** Begin Quoted text **

As a Chicagoan, it's very difficult to say anything bad about Ron Santo and get away with it, and his passing has only reinforced the defense shields. The Cubs have an almost nationalized fan base, and not surprisingly my home city is their apparent Mecca. On the north side of the city, the Cubs are a religion --a cult in the most literal sense-- and Wrigley Field is their Hagia Sophia. Good luck finding a White Sox cap within a one-block radius of the stadium, which is almost nothing but sports bars and fan boutiques. In spite of that even Sox fans are sitting shiva, and the most cynical Cubbie-haters are keeping their mouths shut or carefully choosing their words... myself included.

** End Quoted text **
** Begin Data for processing **

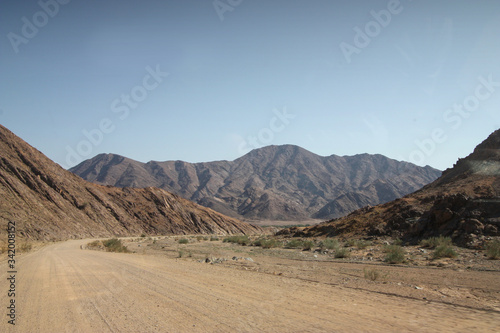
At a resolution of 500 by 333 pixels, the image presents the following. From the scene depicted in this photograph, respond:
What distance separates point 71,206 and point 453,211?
6128cm

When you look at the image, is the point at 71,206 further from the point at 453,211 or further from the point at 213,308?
the point at 213,308

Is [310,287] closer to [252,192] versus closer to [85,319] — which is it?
[85,319]

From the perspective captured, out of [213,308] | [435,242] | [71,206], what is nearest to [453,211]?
[435,242]

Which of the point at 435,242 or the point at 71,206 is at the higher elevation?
the point at 71,206

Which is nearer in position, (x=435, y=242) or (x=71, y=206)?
(x=435, y=242)

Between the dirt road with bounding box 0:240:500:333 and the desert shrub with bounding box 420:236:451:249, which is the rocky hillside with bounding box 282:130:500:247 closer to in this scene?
the desert shrub with bounding box 420:236:451:249

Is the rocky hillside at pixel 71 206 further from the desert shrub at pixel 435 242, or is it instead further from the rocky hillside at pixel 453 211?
the desert shrub at pixel 435 242

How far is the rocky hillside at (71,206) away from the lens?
47219 millimetres

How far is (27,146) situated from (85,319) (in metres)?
68.7

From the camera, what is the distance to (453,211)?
2717 cm

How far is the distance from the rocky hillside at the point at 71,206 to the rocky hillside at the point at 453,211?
3900cm

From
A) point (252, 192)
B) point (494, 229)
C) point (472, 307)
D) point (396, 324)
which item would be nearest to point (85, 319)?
point (396, 324)

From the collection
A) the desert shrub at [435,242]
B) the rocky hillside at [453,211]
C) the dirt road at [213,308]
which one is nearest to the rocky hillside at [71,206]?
the rocky hillside at [453,211]

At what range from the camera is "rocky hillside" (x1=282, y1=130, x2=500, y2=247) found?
2441 centimetres
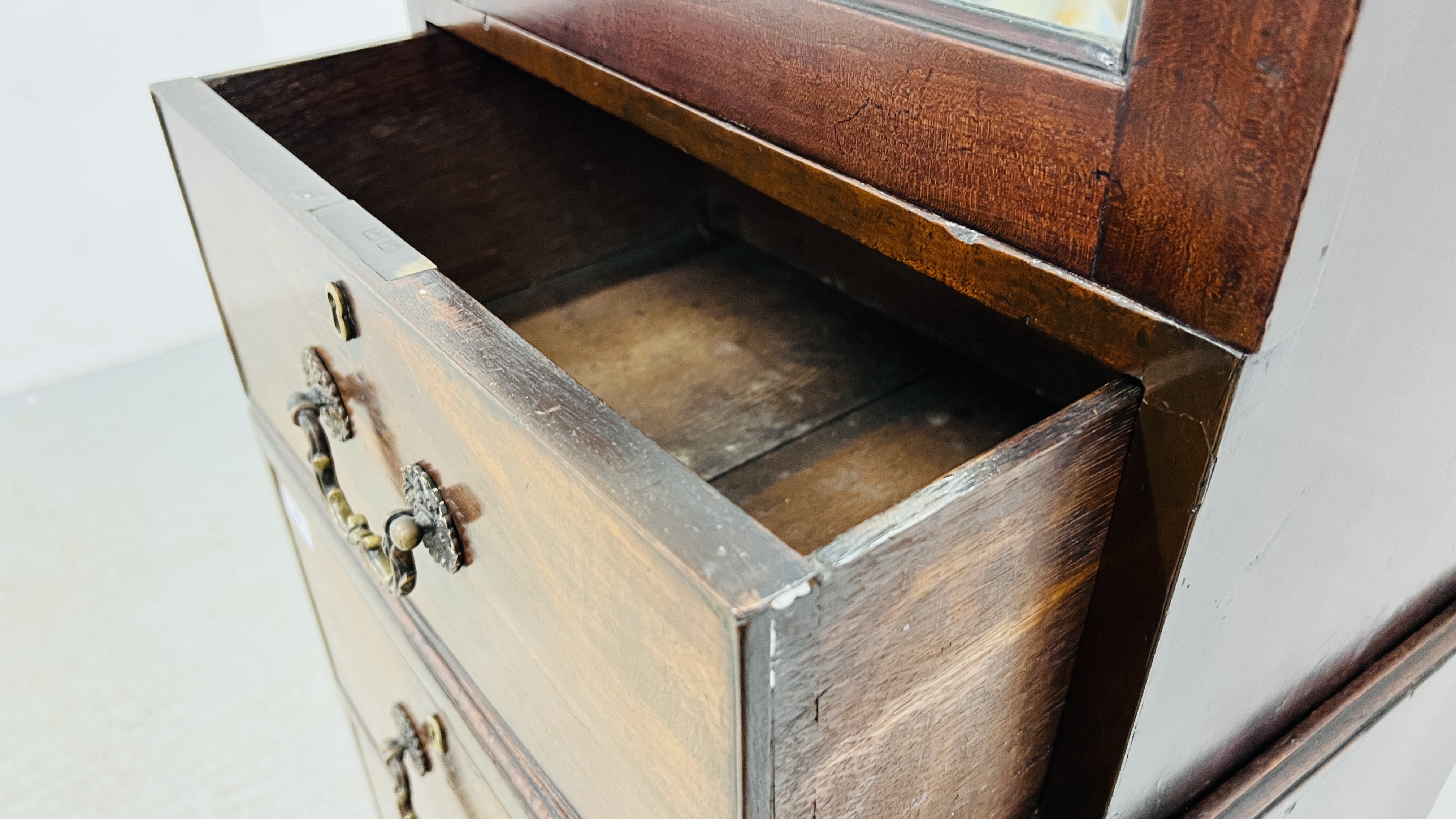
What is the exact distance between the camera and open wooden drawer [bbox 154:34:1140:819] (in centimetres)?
29

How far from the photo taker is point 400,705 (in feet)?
2.37

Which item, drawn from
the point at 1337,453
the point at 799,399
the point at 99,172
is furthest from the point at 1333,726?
the point at 99,172

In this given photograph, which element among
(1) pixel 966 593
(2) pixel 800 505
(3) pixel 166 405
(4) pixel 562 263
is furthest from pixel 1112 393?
(3) pixel 166 405

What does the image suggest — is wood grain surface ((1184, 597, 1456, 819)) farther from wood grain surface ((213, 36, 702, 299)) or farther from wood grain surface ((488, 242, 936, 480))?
wood grain surface ((213, 36, 702, 299))

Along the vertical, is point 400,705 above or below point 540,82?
below

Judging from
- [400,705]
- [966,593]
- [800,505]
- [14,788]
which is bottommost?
[14,788]

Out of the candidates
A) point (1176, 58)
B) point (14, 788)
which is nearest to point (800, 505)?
point (1176, 58)

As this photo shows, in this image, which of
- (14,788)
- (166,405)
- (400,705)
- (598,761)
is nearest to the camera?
(598,761)

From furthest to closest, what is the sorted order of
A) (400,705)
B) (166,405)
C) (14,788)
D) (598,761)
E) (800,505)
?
(166,405) → (14,788) → (400,705) → (800,505) → (598,761)

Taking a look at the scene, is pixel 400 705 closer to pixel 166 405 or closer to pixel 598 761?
pixel 598 761

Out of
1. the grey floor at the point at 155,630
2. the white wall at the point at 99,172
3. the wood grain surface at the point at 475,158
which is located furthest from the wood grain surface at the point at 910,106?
the white wall at the point at 99,172

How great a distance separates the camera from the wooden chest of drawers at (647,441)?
0.30m

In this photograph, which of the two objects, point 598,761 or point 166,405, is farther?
point 166,405

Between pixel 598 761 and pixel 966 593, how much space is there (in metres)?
0.16
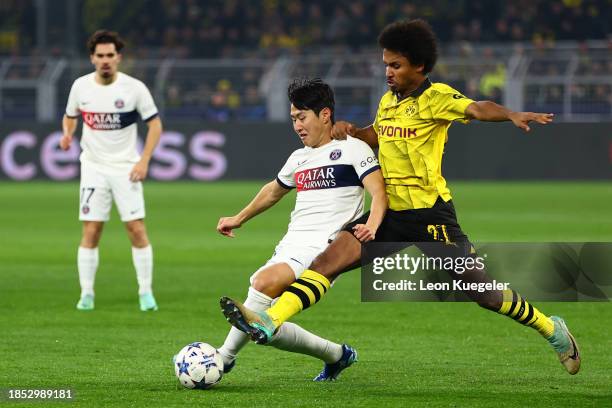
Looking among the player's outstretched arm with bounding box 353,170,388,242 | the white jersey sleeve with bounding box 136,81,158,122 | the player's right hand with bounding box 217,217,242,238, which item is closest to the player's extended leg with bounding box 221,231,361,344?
the player's outstretched arm with bounding box 353,170,388,242

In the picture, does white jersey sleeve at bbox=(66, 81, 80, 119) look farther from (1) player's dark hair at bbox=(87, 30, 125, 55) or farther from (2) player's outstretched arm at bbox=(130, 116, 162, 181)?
(2) player's outstretched arm at bbox=(130, 116, 162, 181)

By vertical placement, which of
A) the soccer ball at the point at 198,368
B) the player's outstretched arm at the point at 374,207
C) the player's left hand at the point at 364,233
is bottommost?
the soccer ball at the point at 198,368

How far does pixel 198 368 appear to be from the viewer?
6520 millimetres

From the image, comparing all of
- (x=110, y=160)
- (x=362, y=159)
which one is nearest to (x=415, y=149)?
(x=362, y=159)

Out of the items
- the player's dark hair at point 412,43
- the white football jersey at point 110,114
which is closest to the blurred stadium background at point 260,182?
the white football jersey at point 110,114

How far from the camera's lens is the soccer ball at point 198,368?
257 inches

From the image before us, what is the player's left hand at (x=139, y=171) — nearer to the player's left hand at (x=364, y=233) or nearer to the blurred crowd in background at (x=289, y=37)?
the player's left hand at (x=364, y=233)

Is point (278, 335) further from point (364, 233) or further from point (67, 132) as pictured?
point (67, 132)

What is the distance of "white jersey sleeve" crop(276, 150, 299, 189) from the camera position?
22.7 feet

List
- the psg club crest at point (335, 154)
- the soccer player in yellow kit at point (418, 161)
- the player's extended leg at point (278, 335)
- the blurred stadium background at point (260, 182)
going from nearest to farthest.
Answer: the player's extended leg at point (278, 335)
the soccer player in yellow kit at point (418, 161)
the psg club crest at point (335, 154)
the blurred stadium background at point (260, 182)

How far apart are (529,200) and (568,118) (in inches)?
152

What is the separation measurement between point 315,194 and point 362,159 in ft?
1.03

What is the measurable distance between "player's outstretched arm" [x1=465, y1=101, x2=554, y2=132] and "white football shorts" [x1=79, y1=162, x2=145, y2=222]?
4499 mm

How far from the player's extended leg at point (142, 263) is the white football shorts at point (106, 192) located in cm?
12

** End Data for processing **

- **Tasks**
1/ In the passage about Ron Santo, what does the writer call Wrigley Field?
2/ Find every line of the listing that contains the word "nearer", matching case exactly.
The passage about Ron Santo and the listing come from unrelated sources.

- **The responses**
1/ The Cubs' Hagia Sophia.

2/
Which is nearer in position, (x=435, y=242) or (x=71, y=206)?
From the image before us, what is the player's left hand at (x=139, y=171) — nearer to the player's left hand at (x=364, y=233) or nearer to the blurred crowd in background at (x=289, y=37)?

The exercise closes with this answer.